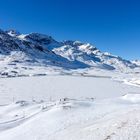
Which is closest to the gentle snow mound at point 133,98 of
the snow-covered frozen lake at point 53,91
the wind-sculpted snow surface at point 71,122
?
the wind-sculpted snow surface at point 71,122

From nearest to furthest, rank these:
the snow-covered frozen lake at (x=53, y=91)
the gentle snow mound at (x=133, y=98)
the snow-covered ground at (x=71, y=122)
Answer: the snow-covered ground at (x=71, y=122)
the gentle snow mound at (x=133, y=98)
the snow-covered frozen lake at (x=53, y=91)

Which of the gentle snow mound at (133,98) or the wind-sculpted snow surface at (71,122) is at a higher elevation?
the gentle snow mound at (133,98)

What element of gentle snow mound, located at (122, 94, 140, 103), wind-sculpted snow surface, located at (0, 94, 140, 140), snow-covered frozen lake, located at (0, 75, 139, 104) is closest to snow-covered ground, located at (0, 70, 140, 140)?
wind-sculpted snow surface, located at (0, 94, 140, 140)

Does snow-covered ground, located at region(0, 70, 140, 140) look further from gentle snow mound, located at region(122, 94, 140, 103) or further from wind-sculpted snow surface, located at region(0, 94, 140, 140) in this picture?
gentle snow mound, located at region(122, 94, 140, 103)

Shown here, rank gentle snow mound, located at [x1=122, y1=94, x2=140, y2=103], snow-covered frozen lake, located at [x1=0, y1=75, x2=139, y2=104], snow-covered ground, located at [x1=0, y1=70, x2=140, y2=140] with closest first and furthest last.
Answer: snow-covered ground, located at [x1=0, y1=70, x2=140, y2=140], gentle snow mound, located at [x1=122, y1=94, x2=140, y2=103], snow-covered frozen lake, located at [x1=0, y1=75, x2=139, y2=104]

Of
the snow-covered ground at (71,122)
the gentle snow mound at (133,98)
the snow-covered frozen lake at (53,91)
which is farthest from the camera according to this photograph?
the snow-covered frozen lake at (53,91)

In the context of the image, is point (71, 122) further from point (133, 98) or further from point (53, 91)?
point (53, 91)

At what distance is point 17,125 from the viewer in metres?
36.5

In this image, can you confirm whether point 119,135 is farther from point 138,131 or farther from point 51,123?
point 51,123

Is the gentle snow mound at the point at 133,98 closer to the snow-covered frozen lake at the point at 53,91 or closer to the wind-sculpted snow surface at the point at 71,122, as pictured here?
the wind-sculpted snow surface at the point at 71,122

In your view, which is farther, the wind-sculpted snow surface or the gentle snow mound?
the gentle snow mound

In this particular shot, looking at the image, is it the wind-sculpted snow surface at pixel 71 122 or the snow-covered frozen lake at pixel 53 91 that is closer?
the wind-sculpted snow surface at pixel 71 122

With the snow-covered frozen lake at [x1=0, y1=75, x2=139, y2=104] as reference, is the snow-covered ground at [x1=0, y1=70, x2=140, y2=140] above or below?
below


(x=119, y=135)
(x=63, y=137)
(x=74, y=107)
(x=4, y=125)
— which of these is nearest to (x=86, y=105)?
(x=74, y=107)
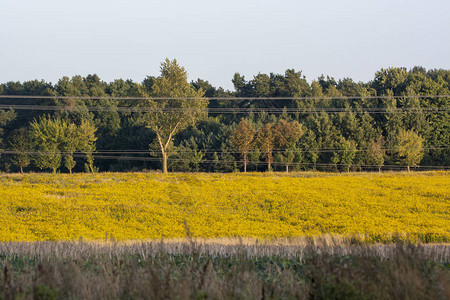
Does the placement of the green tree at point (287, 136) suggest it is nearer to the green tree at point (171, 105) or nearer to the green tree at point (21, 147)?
the green tree at point (171, 105)

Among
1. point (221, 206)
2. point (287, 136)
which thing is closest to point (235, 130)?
point (287, 136)

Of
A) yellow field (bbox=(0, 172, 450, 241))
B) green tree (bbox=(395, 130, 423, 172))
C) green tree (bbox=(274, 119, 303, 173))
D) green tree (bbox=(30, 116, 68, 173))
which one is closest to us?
yellow field (bbox=(0, 172, 450, 241))

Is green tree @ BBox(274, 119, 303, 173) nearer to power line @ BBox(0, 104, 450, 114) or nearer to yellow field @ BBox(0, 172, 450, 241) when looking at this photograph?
power line @ BBox(0, 104, 450, 114)

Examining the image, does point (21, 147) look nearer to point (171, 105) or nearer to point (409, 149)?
point (171, 105)

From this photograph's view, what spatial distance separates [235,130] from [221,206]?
1395 inches

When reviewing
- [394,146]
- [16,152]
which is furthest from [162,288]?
[16,152]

▶ WHAT YOU ARE ASKED TO DO
Please write out all the data again word for word, but not the pictures.

▶ WRITTEN RESPONSE
Which is closest to the gentle snow mound at point 133,98 of
the snow-covered frozen lake at point 53,91
the wind-sculpted snow surface at point 71,122
?
the wind-sculpted snow surface at point 71,122

From nearest to furthest, rank these:
the snow-covered frozen lake at (x=53, y=91)
the gentle snow mound at (x=133, y=98)
the snow-covered ground at (x=71, y=122)
Answer: the snow-covered ground at (x=71, y=122)
the gentle snow mound at (x=133, y=98)
the snow-covered frozen lake at (x=53, y=91)

Which of the gentle snow mound at (133,98) or the wind-sculpted snow surface at (71,122) is at a higher elevation?
the gentle snow mound at (133,98)

What element of gentle snow mound, located at (122, 94, 140, 103), wind-sculpted snow surface, located at (0, 94, 140, 140), snow-covered frozen lake, located at (0, 75, 139, 104) is closest to snow-covered ground, located at (0, 70, 140, 140)?
wind-sculpted snow surface, located at (0, 94, 140, 140)

Does snow-covered ground, located at region(0, 70, 140, 140) look further from gentle snow mound, located at region(122, 94, 140, 103) or further from wind-sculpted snow surface, located at region(0, 94, 140, 140) in this picture?
gentle snow mound, located at region(122, 94, 140, 103)

Shown here, rank gentle snow mound, located at [x1=122, y1=94, x2=140, y2=103], snow-covered frozen lake, located at [x1=0, y1=75, x2=139, y2=104], snow-covered ground, located at [x1=0, y1=70, x2=140, y2=140] with closest first and furthest last.
Answer: snow-covered ground, located at [x1=0, y1=70, x2=140, y2=140], gentle snow mound, located at [x1=122, y1=94, x2=140, y2=103], snow-covered frozen lake, located at [x1=0, y1=75, x2=139, y2=104]

Of
the snow-covered ground at (71,122)
the gentle snow mound at (133,98)
the snow-covered frozen lake at (53,91)
which is farthest from the camera according to this photograph?
the snow-covered frozen lake at (53,91)

In the context of the image, is point (71, 122) further from point (133, 98) or further from point (53, 91)?
point (53, 91)

At what distance is point 17,125 from the viewer in metres?
36.5

In this image, can you confirm whether point 119,135 is farther from point 138,131 or farther from point 51,123?
point 51,123

Is the gentle snow mound at the point at 133,98 closer to the snow-covered frozen lake at the point at 53,91 or closer to the wind-sculpted snow surface at the point at 71,122, as pictured here?
the wind-sculpted snow surface at the point at 71,122

In your view, which is farther, the wind-sculpted snow surface or the gentle snow mound?
the gentle snow mound

In this particular shot, looking at the image, is it the wind-sculpted snow surface at pixel 71 122 or the snow-covered frozen lake at pixel 53 91 that is closer?
the wind-sculpted snow surface at pixel 71 122

With the snow-covered frozen lake at [x1=0, y1=75, x2=139, y2=104] as reference, is the snow-covered ground at [x1=0, y1=70, x2=140, y2=140] above or below?
below


(x=119, y=135)
(x=63, y=137)
(x=74, y=107)
(x=4, y=125)
— which of these is nearest to (x=86, y=105)?
(x=74, y=107)
Does the placement of the green tree at point (287, 136) suggest it is nearer to the green tree at point (171, 105) or nearer to the green tree at point (21, 147)?
the green tree at point (171, 105)

Among
1. point (221, 206)
2. point (287, 136)
which thing is closest to point (235, 130)?
point (287, 136)

Of
A) yellow field (bbox=(0, 172, 450, 241))
B) green tree (bbox=(395, 130, 423, 172))
C) green tree (bbox=(274, 119, 303, 173))
D) green tree (bbox=(30, 116, 68, 173))
which one is closest to us?
yellow field (bbox=(0, 172, 450, 241))

Is green tree @ BBox(274, 119, 303, 173) nearer to power line @ BBox(0, 104, 450, 114) or nearer to yellow field @ BBox(0, 172, 450, 241) when looking at this photograph?
power line @ BBox(0, 104, 450, 114)

Examining the image, does point (21, 147) look nearer to point (171, 105) or nearer to point (409, 149)?
point (171, 105)

From this photograph's view, what spatial distance separates [235,130] from [221,206]?
1395 inches

When reviewing
- [394,146]
- [16,152]
which is furthest from [162,288]?
[16,152]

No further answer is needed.